Is San Francisco’s hot real estate market showing signs of trouble? According to a note to its clients, analysts at Morgan Stanley through their leader Vance Edelson said that the tech IPO slowdown has started some concerns that one of the hottest real estate markets might be ready for a pause.Edelson and his team looked at commercial real estate market wherein rents have risen by about 70% since 2009.Demand has consistently been robust as proven by only 6.5% vacancies in the cities’ office space.
Edelson and his team wrote that robust demand since the Great Recession has been in question because the pickup in subleasing earlier this year including the weaknesses in the AlphaWise survey that was done earlier in the week and tech IPO slowdown is now in the spotlight.

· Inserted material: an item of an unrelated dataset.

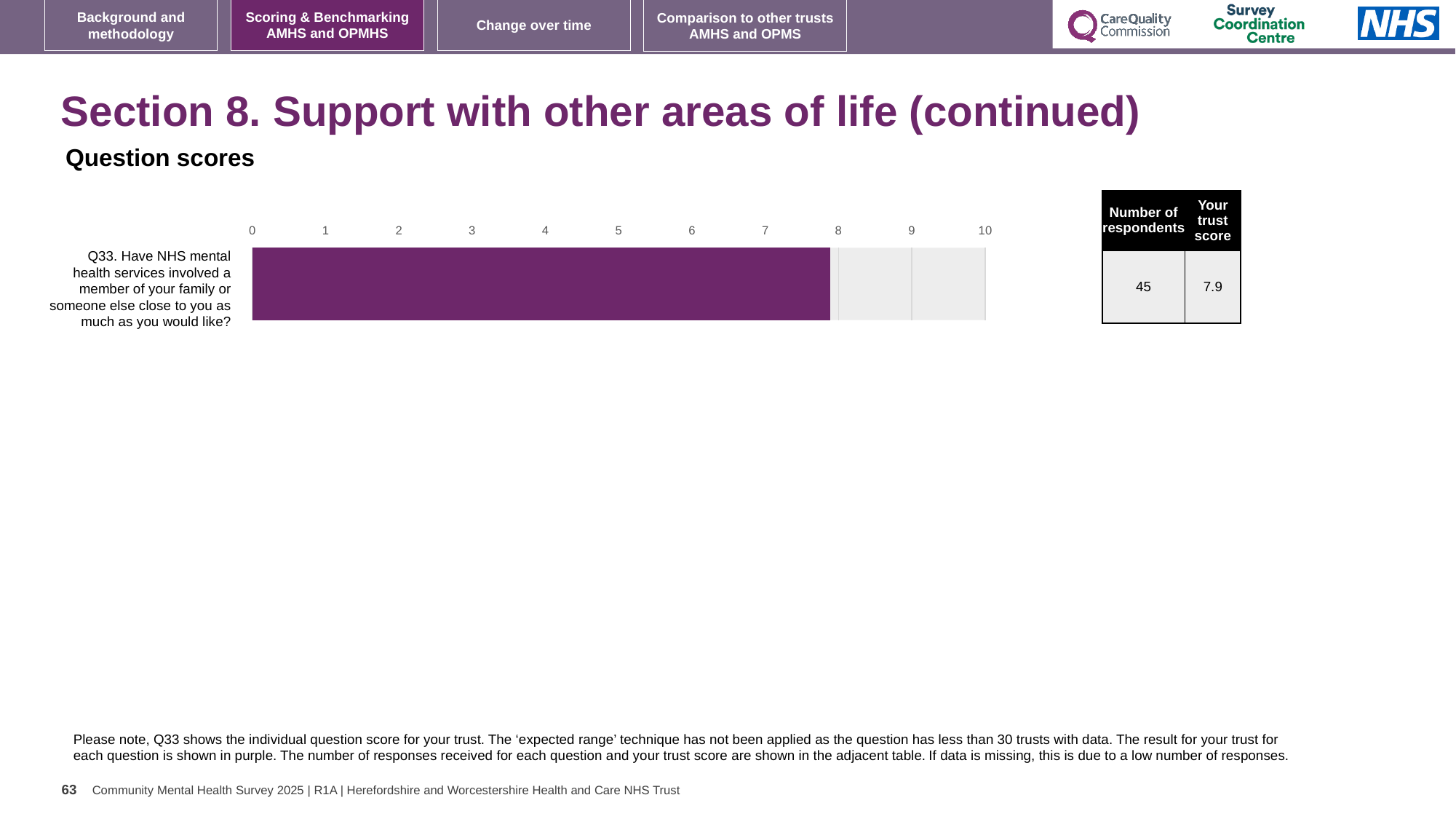
Is the value of the bar for Q33 greater or less than 8? less What kind of chart is shown on the slide? Bar chart How many respondents answered Q33 according to the table next to the chart? 45 Is the value of the bar for Q33 greater or less than 5? greater What is the trust score for Q33 shown in the adjacent table? 7.9 What is the maximum value shown on the chart's axis? 10 What colour is the bar for Q33? Purple Is the value of the bar for Q33 greater or less than 7? greater How many questions (categories) are plotted in the chart? 1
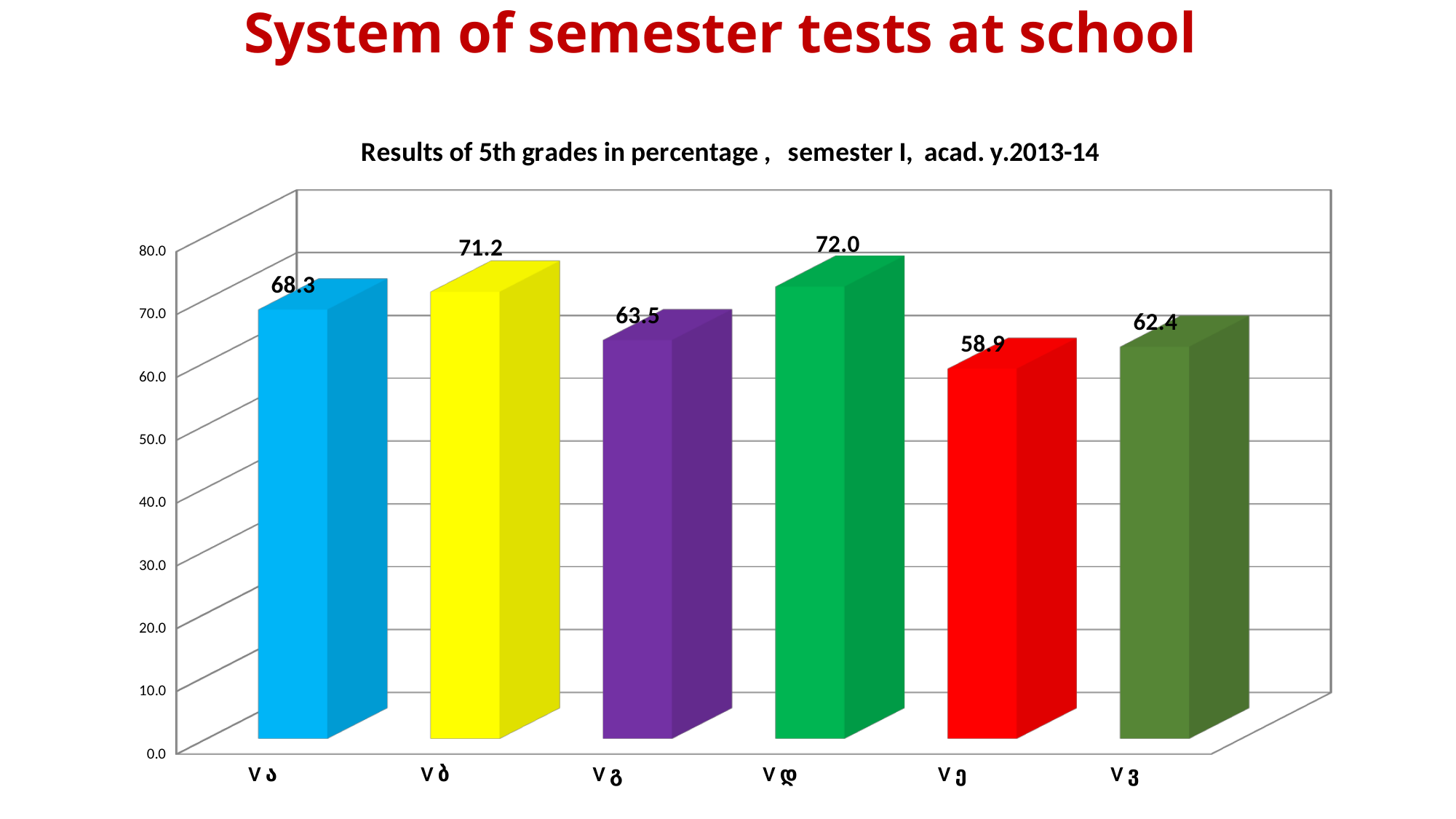
How many classes are shown on the chart? 6 What is the value for V ა? 68.3 What colour is the bar for V დ? green What is the title of the chart? Results of 5th grades in percentage , semester I, acad. y.2013-14 Which is larger, the value for V ა or the value for V ვ? V ა What is the difference between the values for V ბ and V გ? 7.7 Which class has the highest result? V დ What kind of chart is shown on the slide? bar chart Which class has the lowest result? V ე What is the value for V ე? 58.9 Is the value for V ე greater or less than 60.0? less What is the value for V დ? 72.0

Office absorption tracks the IPO market overtime but there are strong mitigating factors that include strong pre-leasing of new space, constraints in future development and vacancy that is still considered to be very close to historic lows.

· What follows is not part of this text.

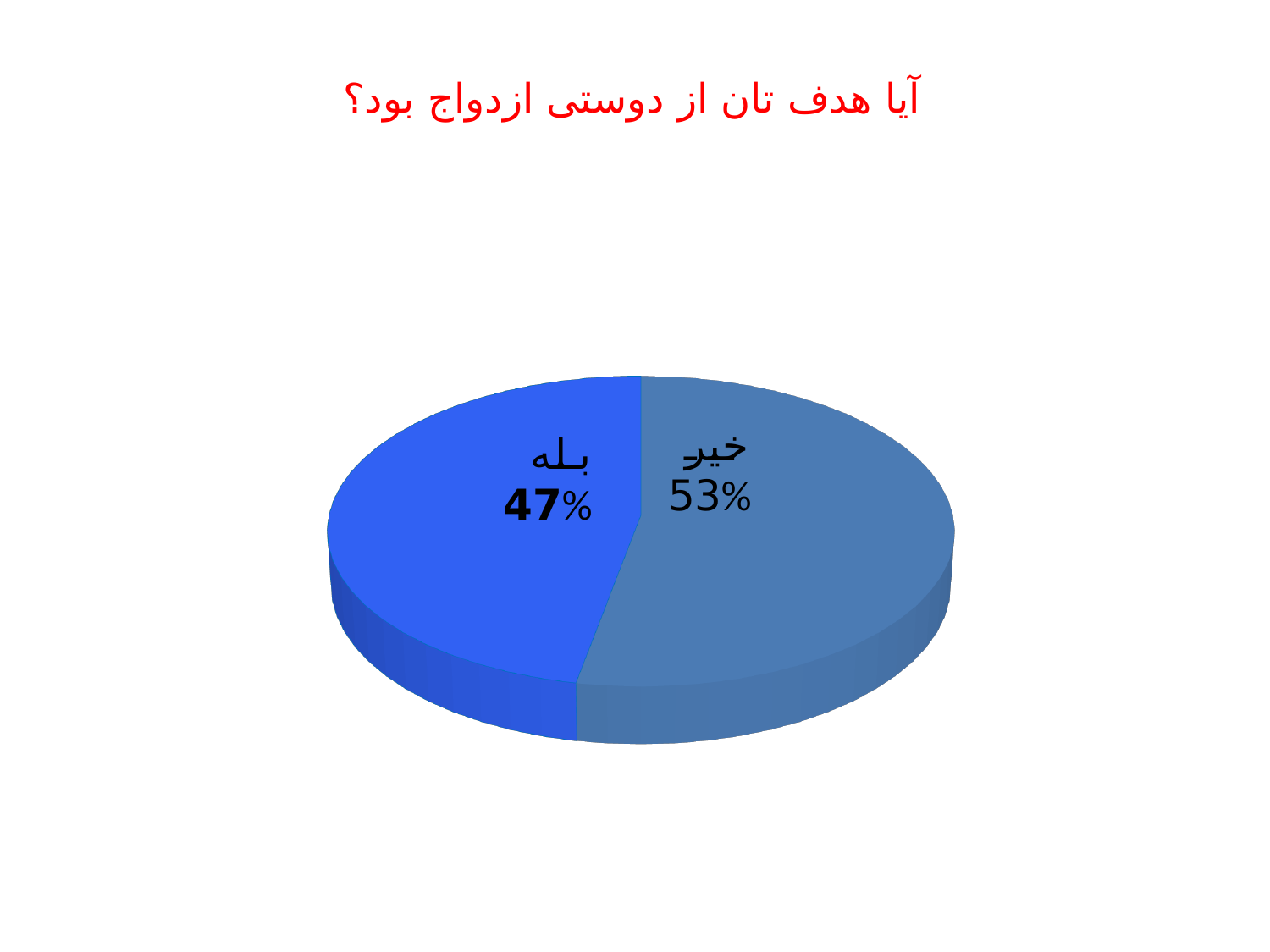
What kind of chart is shown on the slide? Pie chart How many slices does the pie chart have? 2 Which slice of the pie is the smallest? بله Which slice of the pie is the largest? خیر What is the difference in percentage points between the "خیر" slice and the "بله" slice? 6 What percentage of the pie is labelled "بله"? 47% Is the share for "بله" greater or less than 50%? less What percentage of the pie is labelled "خیر"? 53% Which is larger, the "بله" slice or the "خیر" slice? خیر What share of the pie does the "خیر" slice represent? 53% What is the total of the two slice percentages shown? 100% What is the title of the chart? آیا هدف تان از دوستی ازدواج بود؟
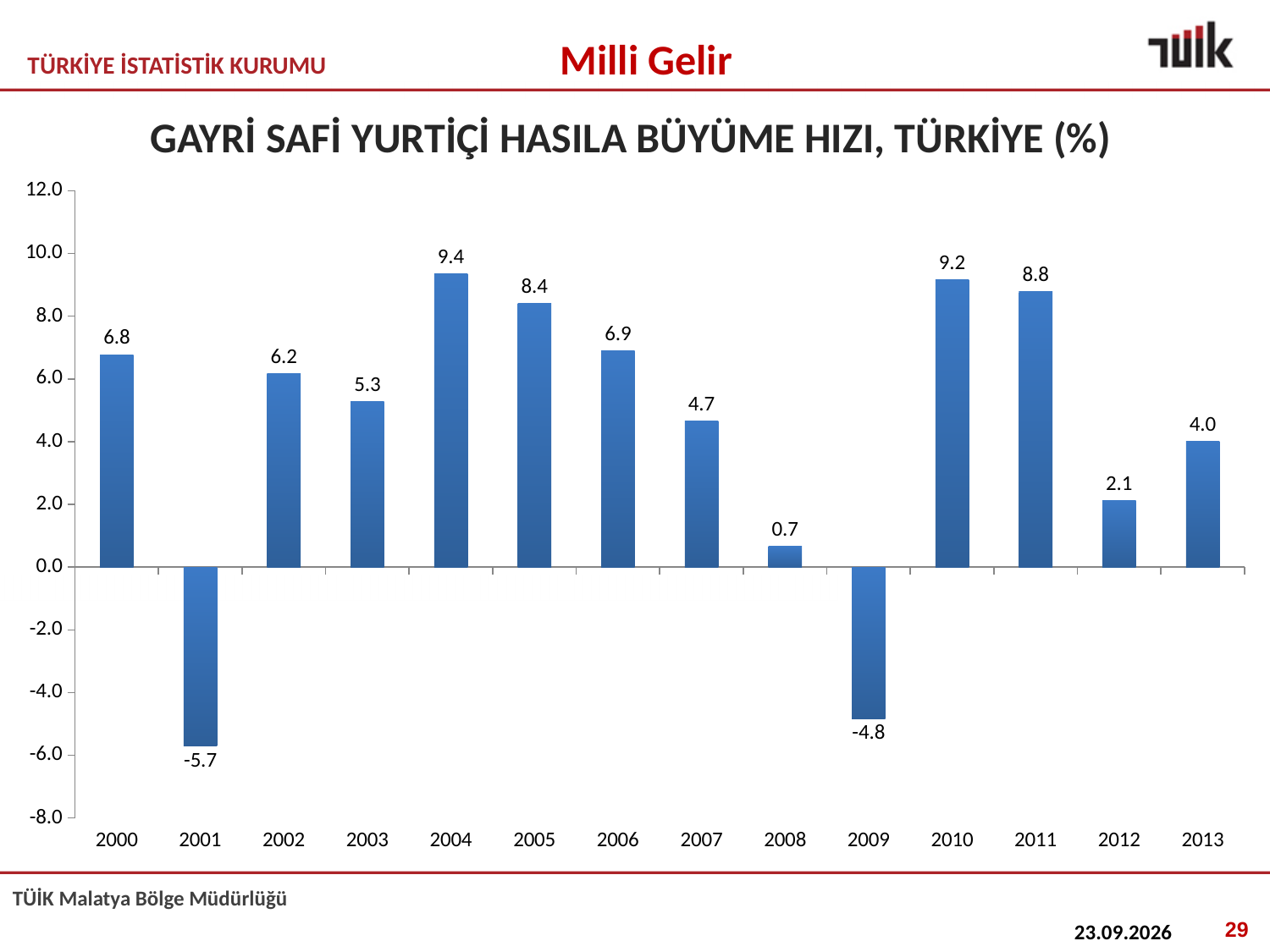
What is the difference between the values for 2010 and 2011? 0.4 Which year has a larger value, 2002 or 2006? 2006 What is the title of the chart? GAYRİ SAFİ YURTİÇİ HASILA BÜYÜME HIZI, TÜRKİYE (%) What is the value shown for 2009? -4.8 Which year has the highest growth rate? 2004 How many years are shown on the x axis? 14 Which year has the lowest growth rate? 2001 Is the value for 2005 greater or less than 8.0? greater What is the GDP growth rate shown for 2004? 9.4 What is the value shown for 2013? 4.0 What is the difference between the values for 2004 and 2012? 7.3 What kind of chart is shown on the slide? bar chart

Edelson and his team have also charted the number of tech IPO’s against commercial net absorption rates to be able to measure the difference between office spaces that have been just vacated and office space that has just been occupied. Based on the chart, the pace for new tech IPO’s have slowed down most particularly with tech space where over half of the companies that are filing for SEC are said to have disclosed material weakness.
Disclosing material weakness usually means problems with a company’s financials although it is not a sign that the company is in a bad state. They are just being realistic about their condition although this is not a positive sign for the market. According to the report, sub-leasing increased to 1.4 million square feet of office space or 1.5% of available stock which means that companies occupying large amounts of space are sub-leasing to smaller tenants in order to supplement their leases.
It is expected though that the market will remain fairly balanced although it is clear that the market is slowing down. The market is facing some problems finding enough tenants to occupy 7% of current available space.